How to measure LLM faithfulness
Quick answer
Measure LLM faithfulness by comparing the model's generated outputs against verified ground truth using metrics like
ROUGE, BLEU, and factual consistency checks. Use Python libraries and AI APIs to automate evaluation with reference texts and prompt engineering.PREREQUISITES
Python 3.8+OpenAI API key (free tier works)pip install openai>=1.0pip install rouge-scorepip install nltk
Setup
Install required Python packages and set your OpenAI API key as an environment variable.
- Install packages:
openaifor API calls,rouge-scoreandnltkfor evaluation metrics. - Set environment variable
OPENAI_API_KEYwith your API key.
pip install openai rouge-score nltk output
Collecting openai Collecting rouge-score Collecting nltk Successfully installed openai rouge-score nltk
Step by step
This example shows how to generate a model completion with gpt-4o and measure faithfulness by comparing the output to a reference answer using rouge-score.
import os
from openai import OpenAI
from rouge_score import rouge_scorer
client = OpenAI(api_key=os.environ["OPENAI_API_KEY"])
# Reference factual text
reference = "The Eiffel Tower is located in Paris, France."
# Prompt to generate a factual statement
prompt = "Where is the Eiffel Tower located?"
# Generate completion
response = client.chat.completions.create(
model="gpt-4o",
messages=[{"role": "user", "content": prompt}]
)
output = response.choices[0].message.content.strip()
print("Model output:", output)
# Initialize ROUGE scorer
scorer = rouge_scorer.RougeScorer(['rougeL'], use_stemmer=True)
# Score model output against reference
scores = scorer.score(reference, output)
print(f"ROUGE-L F1 score: {scores['rougeL'].fmeasure:.3f}") output
Model output: The Eiffel Tower is in Paris, France. ROUGE-L F1 score: 0.923
Common variations
You can measure faithfulness with other metrics like BLEU using nltk, or perform factual consistency checks by prompting the model to verify its own output.
For async usage, use asyncio with the OpenAI SDK's async methods. You can also test different models like claude-3-5-sonnet-20241022 or gemini-2.5-pro for comparison.
import os
import asyncio
from openai import OpenAI
from nltk.translate.bleu_score import sentence_bleu
async def measure_bleu():
client = OpenAI(api_key=os.environ["OPENAI_API_KEY"])
prompt = "Who wrote 'Pride and Prejudice'?"
reference = "Jane Austen wrote Pride and Prejudice."
response = await client.chat.completions.acreate(
model="gpt-4o",
messages=[{"role": "user", "content": prompt}]
)
output = response.choices[0].message.content.strip()
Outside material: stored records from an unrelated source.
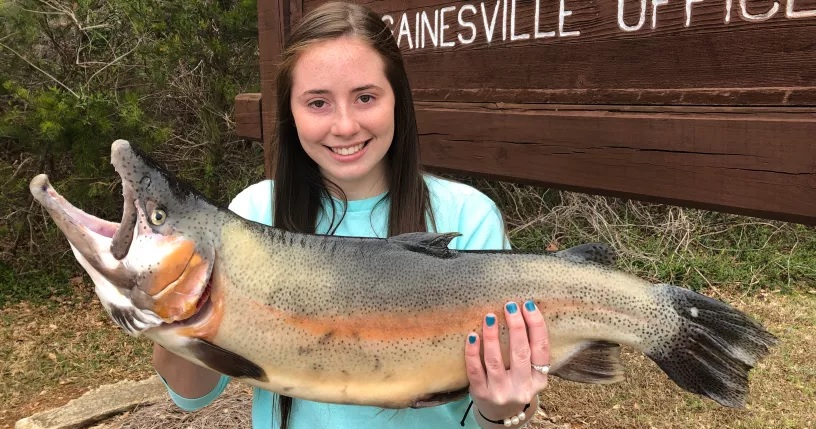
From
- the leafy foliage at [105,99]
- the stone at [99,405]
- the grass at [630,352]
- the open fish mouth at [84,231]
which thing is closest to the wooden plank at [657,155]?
the open fish mouth at [84,231]

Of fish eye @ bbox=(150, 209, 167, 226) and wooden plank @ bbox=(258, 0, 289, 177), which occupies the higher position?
wooden plank @ bbox=(258, 0, 289, 177)

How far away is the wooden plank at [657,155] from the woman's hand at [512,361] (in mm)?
899

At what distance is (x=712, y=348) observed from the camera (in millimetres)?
1763

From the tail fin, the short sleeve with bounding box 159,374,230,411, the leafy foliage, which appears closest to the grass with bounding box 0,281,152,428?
the leafy foliage

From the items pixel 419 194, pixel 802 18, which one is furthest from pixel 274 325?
pixel 802 18

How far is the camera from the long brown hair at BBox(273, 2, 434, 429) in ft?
7.23

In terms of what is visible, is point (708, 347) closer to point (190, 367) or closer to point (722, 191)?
point (722, 191)

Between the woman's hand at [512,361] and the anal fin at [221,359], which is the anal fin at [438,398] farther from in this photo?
the anal fin at [221,359]

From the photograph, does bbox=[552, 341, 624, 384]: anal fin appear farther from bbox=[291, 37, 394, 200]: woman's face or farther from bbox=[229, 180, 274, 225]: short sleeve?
bbox=[229, 180, 274, 225]: short sleeve

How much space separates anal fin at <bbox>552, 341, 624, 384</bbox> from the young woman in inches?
3.7

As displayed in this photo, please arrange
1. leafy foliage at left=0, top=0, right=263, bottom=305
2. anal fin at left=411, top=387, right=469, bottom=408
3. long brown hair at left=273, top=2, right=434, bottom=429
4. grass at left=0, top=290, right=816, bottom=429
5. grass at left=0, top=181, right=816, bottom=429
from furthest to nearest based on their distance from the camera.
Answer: leafy foliage at left=0, top=0, right=263, bottom=305 → grass at left=0, top=181, right=816, bottom=429 → grass at left=0, top=290, right=816, bottom=429 → long brown hair at left=273, top=2, right=434, bottom=429 → anal fin at left=411, top=387, right=469, bottom=408

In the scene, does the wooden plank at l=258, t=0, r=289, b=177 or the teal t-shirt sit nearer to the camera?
the teal t-shirt

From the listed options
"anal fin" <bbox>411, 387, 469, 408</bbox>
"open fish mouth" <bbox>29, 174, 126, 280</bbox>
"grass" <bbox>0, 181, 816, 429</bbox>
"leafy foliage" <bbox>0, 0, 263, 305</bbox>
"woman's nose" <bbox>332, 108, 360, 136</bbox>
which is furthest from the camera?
"leafy foliage" <bbox>0, 0, 263, 305</bbox>

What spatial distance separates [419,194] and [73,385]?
4268mm
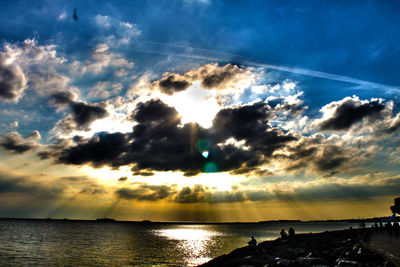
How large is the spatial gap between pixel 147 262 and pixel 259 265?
19.9 m

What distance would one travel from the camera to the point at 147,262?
119 feet

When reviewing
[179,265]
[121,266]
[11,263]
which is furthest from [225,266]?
[11,263]

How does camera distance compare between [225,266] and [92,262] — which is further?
[92,262]

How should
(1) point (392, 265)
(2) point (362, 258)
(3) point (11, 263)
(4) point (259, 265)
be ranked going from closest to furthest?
1. (1) point (392, 265)
2. (2) point (362, 258)
3. (4) point (259, 265)
4. (3) point (11, 263)

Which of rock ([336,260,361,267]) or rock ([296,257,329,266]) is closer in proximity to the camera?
rock ([336,260,361,267])

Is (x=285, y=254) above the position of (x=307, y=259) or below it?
below

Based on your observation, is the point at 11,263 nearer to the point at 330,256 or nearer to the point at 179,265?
the point at 179,265

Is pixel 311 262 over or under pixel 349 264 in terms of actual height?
under

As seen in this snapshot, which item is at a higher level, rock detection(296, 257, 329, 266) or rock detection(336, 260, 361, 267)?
rock detection(336, 260, 361, 267)

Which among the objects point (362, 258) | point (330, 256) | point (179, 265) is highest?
point (362, 258)

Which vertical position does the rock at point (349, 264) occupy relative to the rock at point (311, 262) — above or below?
above

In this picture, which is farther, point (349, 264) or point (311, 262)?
point (311, 262)

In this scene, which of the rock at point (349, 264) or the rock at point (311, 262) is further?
the rock at point (311, 262)

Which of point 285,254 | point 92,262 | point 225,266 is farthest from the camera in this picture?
point 92,262
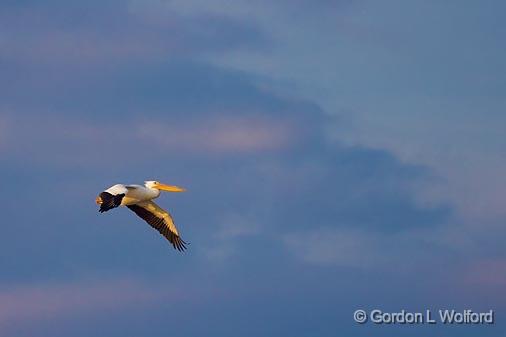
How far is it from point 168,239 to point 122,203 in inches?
140

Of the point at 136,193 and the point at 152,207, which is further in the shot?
the point at 152,207

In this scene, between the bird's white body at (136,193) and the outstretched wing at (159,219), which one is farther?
the outstretched wing at (159,219)

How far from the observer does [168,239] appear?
60.9 metres

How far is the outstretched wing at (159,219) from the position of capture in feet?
198

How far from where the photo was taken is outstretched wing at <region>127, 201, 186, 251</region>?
198ft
print("Model output:", output)
# Tokenize for BLEU
reference_tokens = [reference.split()]
output_tokens = output.split()
bleu_score = sentence_bleu(reference_tokens, output_tokens)
print(f"BLEU score: {bleu_score:.3f}")
asyncio.run(measure_bleu()) output
Model output: Jane Austen is the author of Pride and Prejudice. BLEU score: 0.750
Troubleshooting
- If ROUGE or BLEU scores are unexpectedly low, verify that the reference and output texts are comparable in length and content.
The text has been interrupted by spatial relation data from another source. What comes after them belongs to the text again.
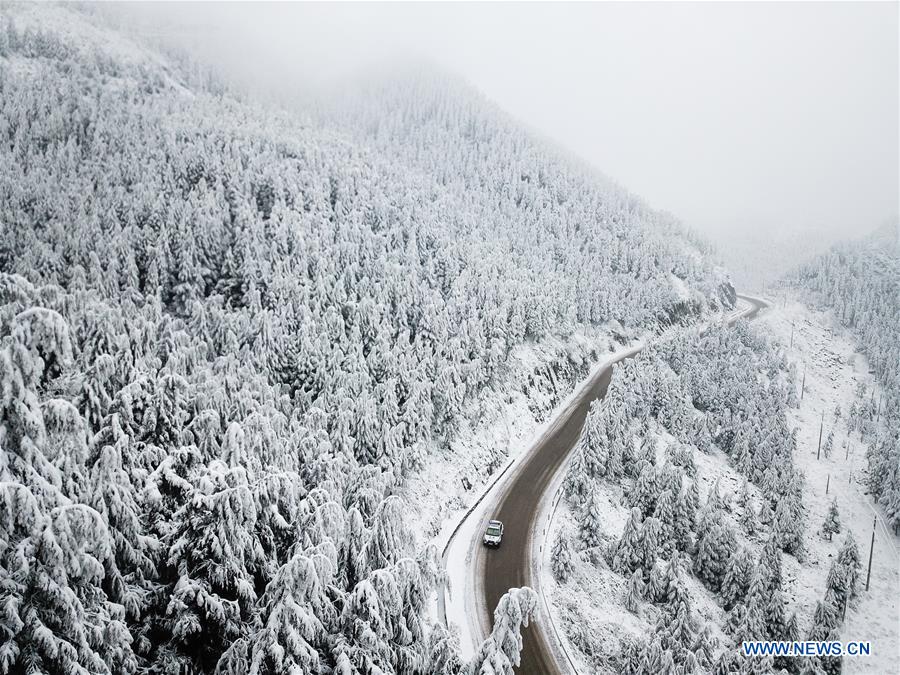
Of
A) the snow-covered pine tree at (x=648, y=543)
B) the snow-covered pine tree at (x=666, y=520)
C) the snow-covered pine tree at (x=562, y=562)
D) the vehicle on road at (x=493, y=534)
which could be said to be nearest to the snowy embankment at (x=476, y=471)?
the vehicle on road at (x=493, y=534)

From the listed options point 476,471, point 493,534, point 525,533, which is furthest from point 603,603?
point 476,471

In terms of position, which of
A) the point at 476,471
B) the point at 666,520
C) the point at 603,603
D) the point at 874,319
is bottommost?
the point at 476,471

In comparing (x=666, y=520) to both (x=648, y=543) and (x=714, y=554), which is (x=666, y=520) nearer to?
(x=714, y=554)

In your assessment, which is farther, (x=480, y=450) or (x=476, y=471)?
(x=480, y=450)

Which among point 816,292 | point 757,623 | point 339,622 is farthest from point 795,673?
point 816,292

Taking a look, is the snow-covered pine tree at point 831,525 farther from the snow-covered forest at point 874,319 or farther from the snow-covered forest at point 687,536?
the snow-covered forest at point 874,319

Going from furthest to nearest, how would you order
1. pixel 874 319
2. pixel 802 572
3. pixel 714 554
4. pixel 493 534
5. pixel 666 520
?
pixel 874 319, pixel 802 572, pixel 666 520, pixel 714 554, pixel 493 534

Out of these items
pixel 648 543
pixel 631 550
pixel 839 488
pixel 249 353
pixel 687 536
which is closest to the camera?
pixel 249 353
- If API calls fail, check your
OPENAI_API_KEYenvironment variable and network connectivity. - For inconsistent model outputs, try setting
temperature=0in the API call to reduce randomness.
Key Takeaways
- Use automated metrics like ROUGE and BLEU to quantitatively measure LLM faithfulness against reference texts.
- Leverage Python libraries and OpenAI SDK v1+ for easy integration and evaluation.
- Set
temperature=0to improve output consistency during faithfulness testing. - Async API calls enable scalable batch evaluation of multiple prompts and references.
- Always compare outputs to verified ground truth to accurately assess factual correctness.